▶ WRITTEN EXERCISE: Pull out the lines below word for word, starting at the very first line and ending at the line that contains "the litter bin at the point at 790,379 <", both included.

:: EXERCISE MATERIALS ::

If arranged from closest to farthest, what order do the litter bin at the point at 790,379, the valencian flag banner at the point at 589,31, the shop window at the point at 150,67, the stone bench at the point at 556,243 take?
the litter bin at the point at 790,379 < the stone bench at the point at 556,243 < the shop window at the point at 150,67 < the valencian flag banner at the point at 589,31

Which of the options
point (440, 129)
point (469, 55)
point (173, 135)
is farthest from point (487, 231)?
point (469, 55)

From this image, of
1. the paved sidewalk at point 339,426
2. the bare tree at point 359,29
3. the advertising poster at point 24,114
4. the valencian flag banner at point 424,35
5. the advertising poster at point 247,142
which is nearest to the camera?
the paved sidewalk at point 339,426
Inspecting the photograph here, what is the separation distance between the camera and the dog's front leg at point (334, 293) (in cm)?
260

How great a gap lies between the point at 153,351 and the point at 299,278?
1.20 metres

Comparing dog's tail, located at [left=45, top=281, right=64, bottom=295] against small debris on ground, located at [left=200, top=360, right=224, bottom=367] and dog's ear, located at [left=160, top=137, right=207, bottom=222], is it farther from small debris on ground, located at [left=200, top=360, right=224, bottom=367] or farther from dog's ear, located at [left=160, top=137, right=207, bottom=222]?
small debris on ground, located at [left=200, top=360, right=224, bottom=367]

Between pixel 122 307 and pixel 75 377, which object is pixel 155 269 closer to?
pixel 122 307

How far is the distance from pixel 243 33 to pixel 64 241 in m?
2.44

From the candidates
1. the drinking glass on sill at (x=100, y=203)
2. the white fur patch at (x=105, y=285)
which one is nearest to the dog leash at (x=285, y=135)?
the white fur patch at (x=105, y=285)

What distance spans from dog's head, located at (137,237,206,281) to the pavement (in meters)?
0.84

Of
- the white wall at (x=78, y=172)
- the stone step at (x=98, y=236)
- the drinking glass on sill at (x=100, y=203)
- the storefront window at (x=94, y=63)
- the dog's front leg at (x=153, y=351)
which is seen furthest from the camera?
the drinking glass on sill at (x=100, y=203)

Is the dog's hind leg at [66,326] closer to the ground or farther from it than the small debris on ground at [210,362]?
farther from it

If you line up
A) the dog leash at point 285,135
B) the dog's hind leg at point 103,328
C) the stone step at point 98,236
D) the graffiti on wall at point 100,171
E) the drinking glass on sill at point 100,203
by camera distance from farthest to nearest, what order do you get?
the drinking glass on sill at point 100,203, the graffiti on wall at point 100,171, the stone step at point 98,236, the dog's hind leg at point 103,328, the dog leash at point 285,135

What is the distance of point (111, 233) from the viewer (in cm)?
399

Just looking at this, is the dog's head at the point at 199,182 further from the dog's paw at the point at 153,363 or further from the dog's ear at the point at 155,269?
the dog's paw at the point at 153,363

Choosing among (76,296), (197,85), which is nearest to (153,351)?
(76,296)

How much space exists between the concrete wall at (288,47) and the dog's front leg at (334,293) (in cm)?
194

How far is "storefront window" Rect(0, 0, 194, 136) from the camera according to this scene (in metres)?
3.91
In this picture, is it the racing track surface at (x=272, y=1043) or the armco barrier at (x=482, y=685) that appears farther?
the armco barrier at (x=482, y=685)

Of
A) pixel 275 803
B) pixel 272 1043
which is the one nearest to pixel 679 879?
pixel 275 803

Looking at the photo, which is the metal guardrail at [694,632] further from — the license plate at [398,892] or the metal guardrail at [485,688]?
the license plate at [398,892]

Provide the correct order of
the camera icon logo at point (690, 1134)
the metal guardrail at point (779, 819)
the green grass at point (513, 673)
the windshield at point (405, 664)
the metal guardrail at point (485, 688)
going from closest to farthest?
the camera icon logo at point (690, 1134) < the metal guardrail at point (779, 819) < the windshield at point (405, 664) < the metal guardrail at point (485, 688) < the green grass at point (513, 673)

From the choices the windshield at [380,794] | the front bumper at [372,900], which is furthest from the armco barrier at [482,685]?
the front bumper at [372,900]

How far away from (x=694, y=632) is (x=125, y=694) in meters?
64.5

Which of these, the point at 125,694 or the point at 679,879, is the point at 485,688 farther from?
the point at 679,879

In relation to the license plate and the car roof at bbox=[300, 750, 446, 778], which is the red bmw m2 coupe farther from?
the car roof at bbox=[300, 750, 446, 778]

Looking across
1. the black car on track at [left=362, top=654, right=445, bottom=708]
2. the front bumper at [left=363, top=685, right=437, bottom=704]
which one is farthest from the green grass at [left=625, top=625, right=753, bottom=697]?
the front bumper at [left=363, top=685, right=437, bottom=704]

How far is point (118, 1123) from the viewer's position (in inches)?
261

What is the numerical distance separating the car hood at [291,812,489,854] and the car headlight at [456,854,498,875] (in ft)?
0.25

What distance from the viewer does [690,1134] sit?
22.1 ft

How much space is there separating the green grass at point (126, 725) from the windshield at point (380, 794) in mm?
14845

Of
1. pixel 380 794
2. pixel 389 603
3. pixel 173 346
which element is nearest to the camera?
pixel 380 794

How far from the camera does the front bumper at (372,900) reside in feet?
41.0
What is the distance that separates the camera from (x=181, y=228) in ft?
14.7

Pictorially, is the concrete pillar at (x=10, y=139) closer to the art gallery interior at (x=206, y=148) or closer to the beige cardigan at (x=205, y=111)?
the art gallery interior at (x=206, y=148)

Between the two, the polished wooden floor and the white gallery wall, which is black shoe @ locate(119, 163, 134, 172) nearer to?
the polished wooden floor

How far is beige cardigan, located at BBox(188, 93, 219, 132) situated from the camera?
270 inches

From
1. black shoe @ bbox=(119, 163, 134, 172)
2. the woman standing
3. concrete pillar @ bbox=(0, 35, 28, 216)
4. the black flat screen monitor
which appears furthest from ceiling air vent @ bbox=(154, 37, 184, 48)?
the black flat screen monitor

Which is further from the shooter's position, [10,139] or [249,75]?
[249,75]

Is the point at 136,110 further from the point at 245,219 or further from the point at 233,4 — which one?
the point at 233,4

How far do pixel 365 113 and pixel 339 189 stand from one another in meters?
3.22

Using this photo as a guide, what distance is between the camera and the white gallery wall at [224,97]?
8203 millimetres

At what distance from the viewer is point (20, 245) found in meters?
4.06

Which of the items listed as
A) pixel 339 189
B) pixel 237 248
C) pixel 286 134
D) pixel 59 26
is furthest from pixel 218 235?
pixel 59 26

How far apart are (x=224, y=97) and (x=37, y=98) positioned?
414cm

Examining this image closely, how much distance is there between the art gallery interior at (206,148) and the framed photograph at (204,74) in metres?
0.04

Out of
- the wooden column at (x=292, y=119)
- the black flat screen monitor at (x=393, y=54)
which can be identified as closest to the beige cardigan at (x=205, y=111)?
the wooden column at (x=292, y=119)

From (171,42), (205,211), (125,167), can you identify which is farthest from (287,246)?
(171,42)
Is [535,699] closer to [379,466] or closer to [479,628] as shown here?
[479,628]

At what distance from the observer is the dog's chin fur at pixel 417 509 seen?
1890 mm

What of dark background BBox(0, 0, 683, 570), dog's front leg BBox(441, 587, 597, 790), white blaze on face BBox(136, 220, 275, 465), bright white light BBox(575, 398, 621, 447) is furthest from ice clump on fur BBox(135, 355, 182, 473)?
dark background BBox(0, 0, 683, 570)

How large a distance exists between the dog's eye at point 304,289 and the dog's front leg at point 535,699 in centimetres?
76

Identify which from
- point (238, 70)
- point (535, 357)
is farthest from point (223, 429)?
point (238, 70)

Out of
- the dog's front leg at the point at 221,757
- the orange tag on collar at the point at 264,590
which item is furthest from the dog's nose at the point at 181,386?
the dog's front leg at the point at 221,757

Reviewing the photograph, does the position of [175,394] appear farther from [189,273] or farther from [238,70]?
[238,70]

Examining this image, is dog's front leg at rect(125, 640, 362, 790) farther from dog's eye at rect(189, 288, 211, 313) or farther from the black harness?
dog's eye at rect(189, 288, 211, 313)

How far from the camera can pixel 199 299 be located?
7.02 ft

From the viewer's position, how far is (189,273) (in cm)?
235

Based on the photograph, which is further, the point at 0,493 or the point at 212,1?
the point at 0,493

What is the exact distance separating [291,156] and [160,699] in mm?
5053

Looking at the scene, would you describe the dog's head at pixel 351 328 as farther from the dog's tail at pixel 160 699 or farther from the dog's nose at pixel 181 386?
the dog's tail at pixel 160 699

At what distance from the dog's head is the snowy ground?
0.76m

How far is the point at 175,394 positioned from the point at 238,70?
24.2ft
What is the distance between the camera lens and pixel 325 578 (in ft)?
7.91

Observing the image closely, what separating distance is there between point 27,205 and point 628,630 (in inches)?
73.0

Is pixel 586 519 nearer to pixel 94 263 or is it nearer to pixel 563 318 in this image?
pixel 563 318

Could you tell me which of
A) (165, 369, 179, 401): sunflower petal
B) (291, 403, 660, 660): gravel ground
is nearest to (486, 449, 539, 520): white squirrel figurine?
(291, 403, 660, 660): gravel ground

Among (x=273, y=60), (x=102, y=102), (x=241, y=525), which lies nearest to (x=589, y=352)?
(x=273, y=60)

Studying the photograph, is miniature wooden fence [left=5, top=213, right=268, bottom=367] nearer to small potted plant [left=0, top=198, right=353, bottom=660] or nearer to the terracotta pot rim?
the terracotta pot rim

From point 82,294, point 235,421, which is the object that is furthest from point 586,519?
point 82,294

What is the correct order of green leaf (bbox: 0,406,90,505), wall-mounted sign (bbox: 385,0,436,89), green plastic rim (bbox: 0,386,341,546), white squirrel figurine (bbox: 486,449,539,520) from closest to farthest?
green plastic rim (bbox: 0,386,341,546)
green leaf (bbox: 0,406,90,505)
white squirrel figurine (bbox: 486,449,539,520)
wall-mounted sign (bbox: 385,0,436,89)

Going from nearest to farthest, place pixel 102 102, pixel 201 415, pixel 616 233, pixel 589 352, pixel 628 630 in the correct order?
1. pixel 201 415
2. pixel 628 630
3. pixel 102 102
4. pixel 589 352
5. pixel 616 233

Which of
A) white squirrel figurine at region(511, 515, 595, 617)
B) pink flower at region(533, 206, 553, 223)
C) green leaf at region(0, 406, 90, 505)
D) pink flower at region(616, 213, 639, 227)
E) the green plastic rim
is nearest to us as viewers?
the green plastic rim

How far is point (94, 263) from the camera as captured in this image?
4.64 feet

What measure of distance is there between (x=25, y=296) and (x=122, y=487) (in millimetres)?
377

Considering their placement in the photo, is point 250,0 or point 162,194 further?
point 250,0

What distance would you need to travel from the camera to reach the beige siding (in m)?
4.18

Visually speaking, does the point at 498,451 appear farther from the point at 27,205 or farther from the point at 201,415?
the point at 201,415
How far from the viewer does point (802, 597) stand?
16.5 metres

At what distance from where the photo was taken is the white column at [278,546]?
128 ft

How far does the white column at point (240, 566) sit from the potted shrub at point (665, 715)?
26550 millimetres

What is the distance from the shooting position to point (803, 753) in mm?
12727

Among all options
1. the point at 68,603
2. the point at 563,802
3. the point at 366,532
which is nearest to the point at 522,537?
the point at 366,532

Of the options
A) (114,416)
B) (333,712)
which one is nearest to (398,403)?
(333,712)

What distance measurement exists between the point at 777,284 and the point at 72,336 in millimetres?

:::

▶ RESPONSE TO THE EXERCISE:
If arranged from closest to farthest, what order do the litter bin at the point at 790,379, the valencian flag banner at the point at 589,31, the shop window at the point at 150,67, the stone bench at the point at 556,243 take?
the litter bin at the point at 790,379 < the stone bench at the point at 556,243 < the shop window at the point at 150,67 < the valencian flag banner at the point at 589,31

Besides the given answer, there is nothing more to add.